Daddy became Mr. Clemmings to Janie. Other than dinner and story time, he did little with her for the next day or so. She became lonelier, but did not understand why. He did not seem to be interested in her bowl; though he praised it, she felt like the black gun was more important to him than her black bowl with the loving smiley face. Mr. Clemmings became lonelier as well without the time with his daughter and his wife, but he repeated in his head over and over again that it was a routine and that the gun would make things better and that it would keep his family from falling apart. In the meantime, his daughter waited for him to truly notice the bowl that was on the kitchen counter.
When Mrs. Clemmings finally returned from the hospital early the next day with her husband, she immediately became hatefully infatuated with the gun. They argued well before Janie got home from kindergarten about how it was or was not a stupid idea, how it and did not jeopardize their family as a whole, and the like. She questioned him about the trigger lock, finding it easy to disassemble. She questioned its policy; she questioned the impression it left on Janie, the lesson it taught her. Let alone the difficulties in incorporating it into their lifestyle, with their therapy and all.

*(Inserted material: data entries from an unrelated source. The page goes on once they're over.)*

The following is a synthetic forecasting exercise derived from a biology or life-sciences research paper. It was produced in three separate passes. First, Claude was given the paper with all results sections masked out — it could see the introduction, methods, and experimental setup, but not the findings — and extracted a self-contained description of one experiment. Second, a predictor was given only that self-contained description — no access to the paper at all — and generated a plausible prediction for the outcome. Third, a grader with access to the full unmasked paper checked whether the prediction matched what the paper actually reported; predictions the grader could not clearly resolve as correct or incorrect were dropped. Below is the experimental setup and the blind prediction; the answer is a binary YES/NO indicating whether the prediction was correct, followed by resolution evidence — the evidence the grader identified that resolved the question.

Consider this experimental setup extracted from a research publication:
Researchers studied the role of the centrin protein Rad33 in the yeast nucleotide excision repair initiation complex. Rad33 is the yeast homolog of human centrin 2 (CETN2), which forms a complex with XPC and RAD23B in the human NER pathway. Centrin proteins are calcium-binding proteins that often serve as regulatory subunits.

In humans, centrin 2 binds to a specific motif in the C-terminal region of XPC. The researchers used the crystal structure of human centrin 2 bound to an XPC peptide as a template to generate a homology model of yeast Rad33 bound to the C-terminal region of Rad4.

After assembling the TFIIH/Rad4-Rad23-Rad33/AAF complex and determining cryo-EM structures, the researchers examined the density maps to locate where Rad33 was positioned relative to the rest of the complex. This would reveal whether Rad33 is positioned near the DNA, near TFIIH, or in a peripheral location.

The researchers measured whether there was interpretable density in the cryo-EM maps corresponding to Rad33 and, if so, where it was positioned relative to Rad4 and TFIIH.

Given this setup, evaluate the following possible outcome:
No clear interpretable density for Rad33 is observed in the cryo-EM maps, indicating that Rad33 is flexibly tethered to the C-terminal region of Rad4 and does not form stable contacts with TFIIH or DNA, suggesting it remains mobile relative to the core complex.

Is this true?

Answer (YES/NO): NO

At around that time, they were neglecting to come and pick her up. In the argument about the gun, they both forgot about what their support and love meant for their daughter, especially Mr. Jennings, who had been there all along and done just enough for his daughter. The gun tore Mr. Jennings from his family and into a different dimension, one of paranoia. Janie was trying to cope, but found the topic to be a strange one to bring up to her friends and teachers. She did not think her mother was returning that day, and nothing but sadness was brought to her heart when she walked home again, alone. Though she was cold, she was soon to be plunged into this heated argument.
When she stepped inside, all she heard was yelling, grownup yelling. Neither parent heard Janie entered, the violence escalating. As she stepped up to the kitchen, they were becoming incoherent as they yelled about policy – the content of the argument itself is unimportant. Though she did not see her mother in the wheelchair, she watched as her Daddy held the gun in one hand and with the other smashed the bowl into smithereens.